Set of tasks ▸
**1)** Using the news article about the Khmer Rouge and Pailin, not the items, decide whether each statement below agrees with it. Answer yes or no for each, and quote the words from the article that settle it.
(a) The rockets fired into Battambang on Jan 15 caused no damage.
(b) Defence Minister Tea Banh gave further details about the evacuation.
(c) Phum Doung lies 80 kms south of Pailin.
**2)** Reproduce the part of the news article about the Khmer Rouge and Pailin that falls between "has pinned down" and "not comment further.", inclusive.
**3)** Write the next part of the news article about the Khmer Rouge and Pailin, picking up after its last sentence.
[[ Excerpt open ]]
THE Khmer Rouge, fearing a government attack, has evacuated its entire civilian
population from Pailin.
However - in what is apparently the first serious
clash of dry-season fighting - the guerrillas' strategy of "rural terrorism"
has pinned down the army in Battambang city and caused tens of thousands of
civilians to flee surrounding villages.
Military analysts say that the
Khmer Rouge have spent months in planning, storing caches of munitions in
forward areas and beefing up defensive positions to thwart any possible Royal
army advance on Pailin.
Oum Phen, the senior KR cadre in Phum Doung, 80
kms north of Pailin, told the Post that 4,000 Pailin civilians had arrived in
his village and that only soldiers and policemen remained in the rebels' nominal
capital.
Defence Minister Tea Banh said he had heard of such an
evacuation, though he could not comment further.
Thousands of houses and
buildings in local communes - including clinics supported by Western NGOs - have
been razed by marauding KR.
Sources say more than 40,000 civilians are
now displaced and living under blue tarpaulins near Battambang. The Post
witnessed families saving what they could from the ruins of their houses, and
women sifting charcoal and ashes from piles of
rice.
Rockets were fired into Battambang on Jan 15 after rebels got to
within five kms of the city, but they caused no damage.
Government
sources said the rebels were able to come so close to Battambang only after
claiming they wanted to defect.
The government's defection program -
highly touted and seemingly successful in all other Cambodian provinces -
appears to have failed around Battambang.
Military analysts claim that
the rebels around Battambang are "hardliners", too disciplined, too close to
their Pailin command and very aware of the need to protect the money-making
timber and gem fields to defect.
[[ Excerpt closed ]]
[[ Exercise data open ]]
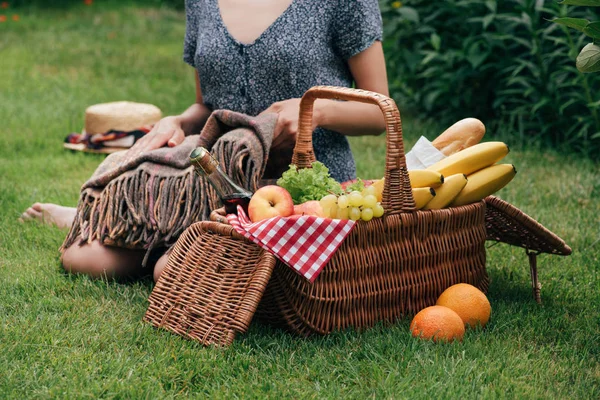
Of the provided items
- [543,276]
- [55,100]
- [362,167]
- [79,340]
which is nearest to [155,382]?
[79,340]

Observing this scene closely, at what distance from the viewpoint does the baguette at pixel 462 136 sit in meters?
2.83

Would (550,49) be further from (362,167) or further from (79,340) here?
(79,340)

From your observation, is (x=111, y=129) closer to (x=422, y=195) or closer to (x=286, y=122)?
(x=286, y=122)

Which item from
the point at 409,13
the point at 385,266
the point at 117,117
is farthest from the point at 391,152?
the point at 409,13

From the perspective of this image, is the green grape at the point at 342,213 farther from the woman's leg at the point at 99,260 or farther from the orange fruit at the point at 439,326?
the woman's leg at the point at 99,260

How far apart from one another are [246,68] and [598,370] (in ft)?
5.44

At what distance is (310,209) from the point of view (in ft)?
8.09

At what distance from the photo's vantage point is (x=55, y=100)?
21.0 feet

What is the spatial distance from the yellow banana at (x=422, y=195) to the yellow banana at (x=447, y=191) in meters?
0.06

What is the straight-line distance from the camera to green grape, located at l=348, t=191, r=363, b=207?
2.33 m

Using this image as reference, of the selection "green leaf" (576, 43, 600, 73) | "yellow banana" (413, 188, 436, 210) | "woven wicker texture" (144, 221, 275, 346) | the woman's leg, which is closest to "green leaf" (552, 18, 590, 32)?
"green leaf" (576, 43, 600, 73)

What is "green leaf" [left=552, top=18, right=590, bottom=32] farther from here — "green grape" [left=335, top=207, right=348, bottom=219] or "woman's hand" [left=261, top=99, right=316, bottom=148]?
"woman's hand" [left=261, top=99, right=316, bottom=148]

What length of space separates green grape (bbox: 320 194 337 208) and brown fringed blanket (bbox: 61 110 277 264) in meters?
0.34

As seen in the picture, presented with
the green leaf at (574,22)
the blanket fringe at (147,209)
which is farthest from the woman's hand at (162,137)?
the green leaf at (574,22)
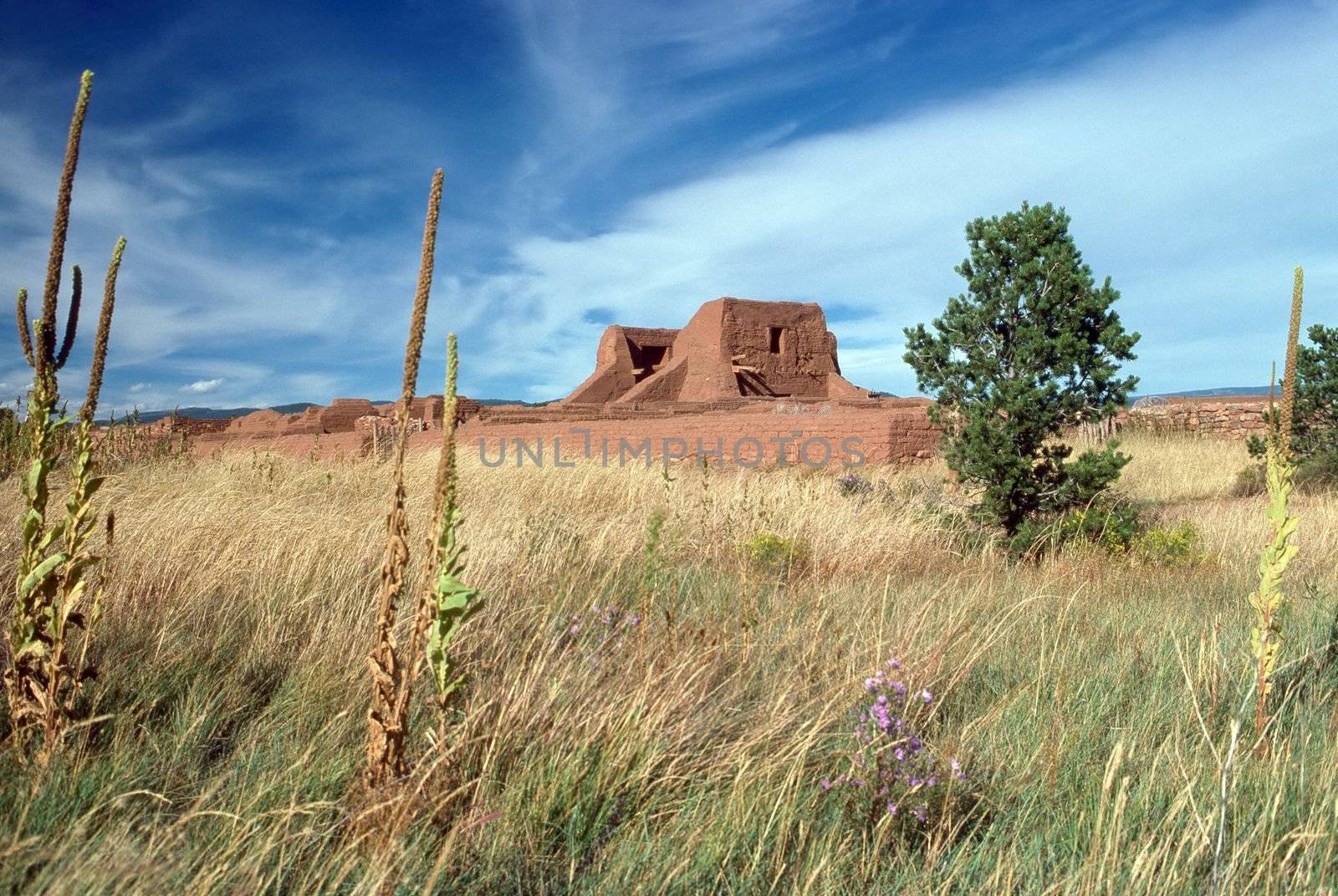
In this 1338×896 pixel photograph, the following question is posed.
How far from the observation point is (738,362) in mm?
23359

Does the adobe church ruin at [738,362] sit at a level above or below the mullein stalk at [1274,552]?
above

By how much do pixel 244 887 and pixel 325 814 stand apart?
14.2 inches

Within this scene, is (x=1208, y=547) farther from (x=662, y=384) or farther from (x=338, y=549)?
(x=662, y=384)

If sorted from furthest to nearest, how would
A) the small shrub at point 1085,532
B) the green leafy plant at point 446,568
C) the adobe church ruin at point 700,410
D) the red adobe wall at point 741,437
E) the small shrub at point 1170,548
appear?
the adobe church ruin at point 700,410 → the red adobe wall at point 741,437 → the small shrub at point 1085,532 → the small shrub at point 1170,548 → the green leafy plant at point 446,568

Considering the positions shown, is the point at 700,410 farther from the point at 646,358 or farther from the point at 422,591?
the point at 422,591

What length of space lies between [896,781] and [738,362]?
2165cm

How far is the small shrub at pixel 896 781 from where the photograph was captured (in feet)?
6.36

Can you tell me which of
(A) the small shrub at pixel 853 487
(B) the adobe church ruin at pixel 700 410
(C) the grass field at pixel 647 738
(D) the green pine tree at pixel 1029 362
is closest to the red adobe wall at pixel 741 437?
(B) the adobe church ruin at pixel 700 410

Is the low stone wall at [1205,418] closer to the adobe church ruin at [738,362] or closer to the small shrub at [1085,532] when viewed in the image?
the adobe church ruin at [738,362]

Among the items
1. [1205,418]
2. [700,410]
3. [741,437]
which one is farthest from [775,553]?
[1205,418]

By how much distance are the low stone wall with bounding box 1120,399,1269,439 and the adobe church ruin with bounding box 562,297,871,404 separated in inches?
262

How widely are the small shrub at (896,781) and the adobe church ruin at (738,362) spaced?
20.2 metres

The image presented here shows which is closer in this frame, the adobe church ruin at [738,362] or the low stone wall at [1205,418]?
the low stone wall at [1205,418]

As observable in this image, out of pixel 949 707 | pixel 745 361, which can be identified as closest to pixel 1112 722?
pixel 949 707
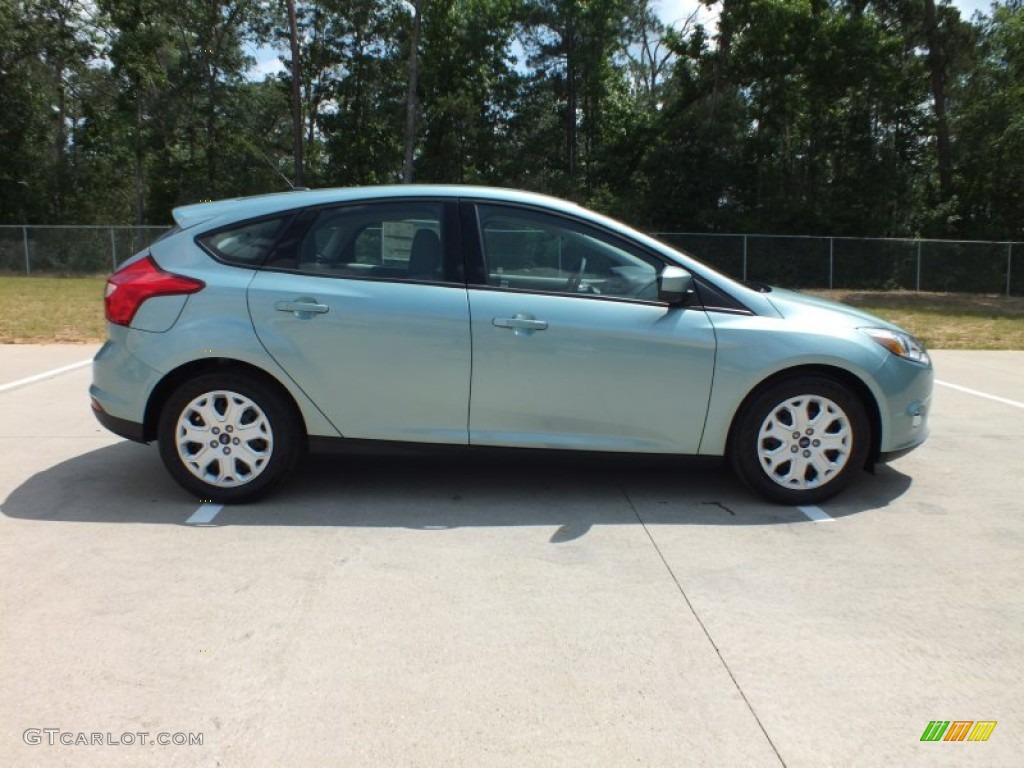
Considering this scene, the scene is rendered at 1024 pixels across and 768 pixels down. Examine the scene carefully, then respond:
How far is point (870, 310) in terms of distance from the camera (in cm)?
1978

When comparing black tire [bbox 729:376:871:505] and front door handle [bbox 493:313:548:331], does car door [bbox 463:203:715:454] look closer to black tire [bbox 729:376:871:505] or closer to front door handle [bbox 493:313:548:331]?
front door handle [bbox 493:313:548:331]

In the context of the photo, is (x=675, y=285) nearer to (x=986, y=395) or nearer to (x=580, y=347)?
(x=580, y=347)

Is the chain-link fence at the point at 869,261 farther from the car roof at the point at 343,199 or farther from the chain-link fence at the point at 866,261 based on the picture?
the car roof at the point at 343,199

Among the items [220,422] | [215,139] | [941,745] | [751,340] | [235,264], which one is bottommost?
[941,745]

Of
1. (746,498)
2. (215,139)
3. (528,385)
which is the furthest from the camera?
(215,139)

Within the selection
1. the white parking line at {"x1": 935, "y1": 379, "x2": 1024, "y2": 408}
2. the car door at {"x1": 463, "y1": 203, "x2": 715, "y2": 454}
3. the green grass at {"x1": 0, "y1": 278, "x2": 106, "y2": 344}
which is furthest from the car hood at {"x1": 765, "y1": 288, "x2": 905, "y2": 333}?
the green grass at {"x1": 0, "y1": 278, "x2": 106, "y2": 344}

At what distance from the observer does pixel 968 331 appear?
15336 mm

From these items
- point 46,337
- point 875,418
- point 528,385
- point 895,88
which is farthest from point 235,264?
point 895,88

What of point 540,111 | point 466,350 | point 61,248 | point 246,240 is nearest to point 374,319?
point 466,350

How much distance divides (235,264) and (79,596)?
6.29 ft

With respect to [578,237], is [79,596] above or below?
below

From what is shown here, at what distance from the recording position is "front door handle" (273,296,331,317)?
4.59 meters

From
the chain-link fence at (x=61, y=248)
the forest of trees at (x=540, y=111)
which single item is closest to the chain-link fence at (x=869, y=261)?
the forest of trees at (x=540, y=111)

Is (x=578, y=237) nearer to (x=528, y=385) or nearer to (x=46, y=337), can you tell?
(x=528, y=385)
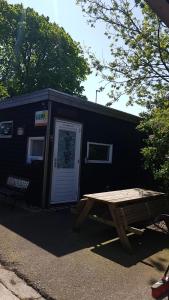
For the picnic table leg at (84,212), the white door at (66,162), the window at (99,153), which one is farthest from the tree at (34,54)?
the picnic table leg at (84,212)

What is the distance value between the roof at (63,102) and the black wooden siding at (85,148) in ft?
0.50

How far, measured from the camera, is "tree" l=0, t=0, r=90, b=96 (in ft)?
90.2

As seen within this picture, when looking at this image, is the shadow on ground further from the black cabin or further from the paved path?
the black cabin

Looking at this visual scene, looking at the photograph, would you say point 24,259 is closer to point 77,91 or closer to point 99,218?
point 99,218

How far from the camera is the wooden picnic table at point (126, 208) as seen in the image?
227 inches

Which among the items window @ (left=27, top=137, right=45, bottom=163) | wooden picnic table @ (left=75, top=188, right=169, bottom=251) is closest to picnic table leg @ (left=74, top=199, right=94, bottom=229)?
wooden picnic table @ (left=75, top=188, right=169, bottom=251)

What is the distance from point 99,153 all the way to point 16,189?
2.90 metres

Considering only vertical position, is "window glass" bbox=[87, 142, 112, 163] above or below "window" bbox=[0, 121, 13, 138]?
below

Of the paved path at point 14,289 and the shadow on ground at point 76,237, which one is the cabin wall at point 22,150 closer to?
the shadow on ground at point 76,237

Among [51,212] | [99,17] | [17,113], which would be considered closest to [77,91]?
[99,17]

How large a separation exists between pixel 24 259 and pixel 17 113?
6000 millimetres

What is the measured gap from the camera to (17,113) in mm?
10180

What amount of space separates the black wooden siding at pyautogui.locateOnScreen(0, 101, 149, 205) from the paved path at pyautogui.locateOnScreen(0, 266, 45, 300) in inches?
177

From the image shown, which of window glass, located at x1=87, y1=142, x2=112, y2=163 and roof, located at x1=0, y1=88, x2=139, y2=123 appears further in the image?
window glass, located at x1=87, y1=142, x2=112, y2=163
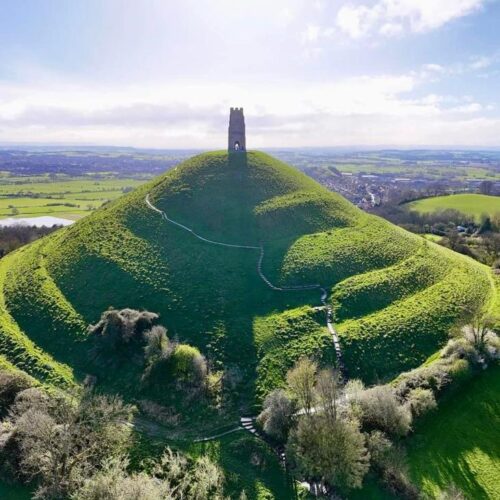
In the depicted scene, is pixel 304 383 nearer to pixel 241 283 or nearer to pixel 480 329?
pixel 241 283

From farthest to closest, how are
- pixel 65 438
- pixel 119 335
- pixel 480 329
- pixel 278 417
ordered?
pixel 480 329
pixel 119 335
pixel 278 417
pixel 65 438

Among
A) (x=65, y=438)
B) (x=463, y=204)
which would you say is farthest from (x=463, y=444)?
(x=463, y=204)

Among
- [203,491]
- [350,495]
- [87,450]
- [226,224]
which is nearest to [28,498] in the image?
[87,450]

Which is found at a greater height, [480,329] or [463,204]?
[480,329]

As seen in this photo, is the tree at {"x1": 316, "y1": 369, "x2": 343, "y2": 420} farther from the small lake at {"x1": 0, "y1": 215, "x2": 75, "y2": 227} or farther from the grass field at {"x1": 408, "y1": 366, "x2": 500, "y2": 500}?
the small lake at {"x1": 0, "y1": 215, "x2": 75, "y2": 227}

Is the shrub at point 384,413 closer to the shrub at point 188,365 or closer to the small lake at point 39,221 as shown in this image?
the shrub at point 188,365

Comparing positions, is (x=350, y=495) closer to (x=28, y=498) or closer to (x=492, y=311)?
(x=28, y=498)
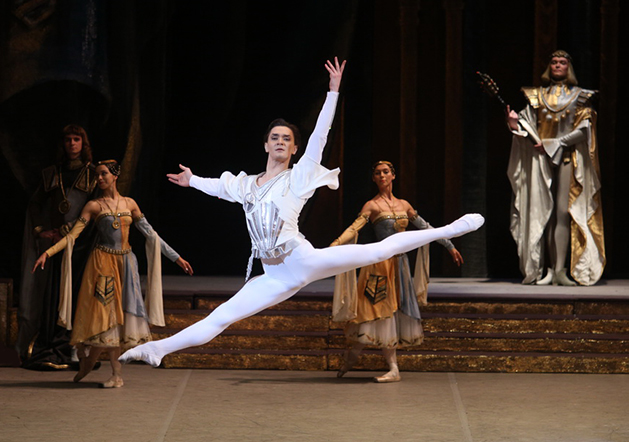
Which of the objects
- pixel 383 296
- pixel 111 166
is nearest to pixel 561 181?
pixel 383 296

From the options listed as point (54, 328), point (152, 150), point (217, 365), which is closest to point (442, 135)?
point (152, 150)

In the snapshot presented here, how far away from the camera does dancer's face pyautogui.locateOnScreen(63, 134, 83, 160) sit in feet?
21.5

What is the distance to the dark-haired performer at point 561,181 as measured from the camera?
25.2ft

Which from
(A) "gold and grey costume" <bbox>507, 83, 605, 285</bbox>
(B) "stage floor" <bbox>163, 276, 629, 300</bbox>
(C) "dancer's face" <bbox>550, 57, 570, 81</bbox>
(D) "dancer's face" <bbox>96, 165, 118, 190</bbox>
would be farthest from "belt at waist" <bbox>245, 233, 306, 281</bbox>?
(C) "dancer's face" <bbox>550, 57, 570, 81</bbox>

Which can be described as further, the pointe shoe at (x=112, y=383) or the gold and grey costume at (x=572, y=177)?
the gold and grey costume at (x=572, y=177)

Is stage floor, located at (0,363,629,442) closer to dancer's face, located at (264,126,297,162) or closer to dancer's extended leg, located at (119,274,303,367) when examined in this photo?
dancer's extended leg, located at (119,274,303,367)

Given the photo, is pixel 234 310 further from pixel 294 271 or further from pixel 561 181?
pixel 561 181

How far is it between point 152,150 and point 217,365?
2140 mm

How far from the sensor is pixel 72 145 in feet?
21.6

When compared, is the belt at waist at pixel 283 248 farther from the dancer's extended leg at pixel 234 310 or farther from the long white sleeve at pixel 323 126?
the long white sleeve at pixel 323 126

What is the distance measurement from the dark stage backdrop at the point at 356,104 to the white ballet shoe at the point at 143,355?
3.46 metres

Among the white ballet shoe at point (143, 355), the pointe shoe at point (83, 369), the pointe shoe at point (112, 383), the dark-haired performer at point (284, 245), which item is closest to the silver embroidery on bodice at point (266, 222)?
the dark-haired performer at point (284, 245)

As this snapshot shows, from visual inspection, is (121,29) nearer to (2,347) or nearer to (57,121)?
(57,121)

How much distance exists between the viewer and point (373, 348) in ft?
22.8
[[ Exercise data closed ]]
Answers below ▸
**1)**
(a) Yes: "but they caused no damage."
(b) No: "he could not comment further."
(c) No: "80 kms north of Pailin"

**2)**
has pinned down the army in Battambang city and caused tens of thousands of
civilians to flee surrounding villages.
Military analysts say that the
Khmer Rouge have spent months in planning, storing caches of munitions in
forward areas and beefing up defensive positions to thwart any possible Royal
army advance on Pailin.
Oum Phen, the senior KR cadre in Phum Doung, 80
kms north of Pailin, told the Post that 4,000 Pailin civilians had arrived in
his village and that only soldiers and policemen remained in the rebels' nominal
capital.
Defence Minister Tea Banh said he had heard of such an
evacuation, though he could not comment further.

**3)**
The Post has also been told that the
number of Thai milling and mining companies working the areas around Pailin has
more than doubled to 16.
In another incident, five bombs containing TNT,
laid at the roundabout next to Battambang's military hospital just one day
before King Sihanouk's arrival on Dec 22, exploded and wounded one
policeman.
The King, speaking on Jan 23 in Battambang, begged the Khmer
Rouge to lay down their arms and "rejoin society."
The King - whose
"quiet" work since arriving back in Cambodia has nevertheless been causing
reverberations within the political offices of power in Phnom Penh - invited the
KR to form a political party for the '98 elections and set up their own
newspaper.
Though it is apparent that the Khmer Rouge fear a government
offensive against Pailin, the RCAF has maintained that it intends only to secure
the countryside to provide stability for rural development, hoping to encourage
defections. However, there appears little semblance of rural stability near
Battambang.
The Post has been told by reliable sources the KR are
targetting village militia, officials and defectors in their raids.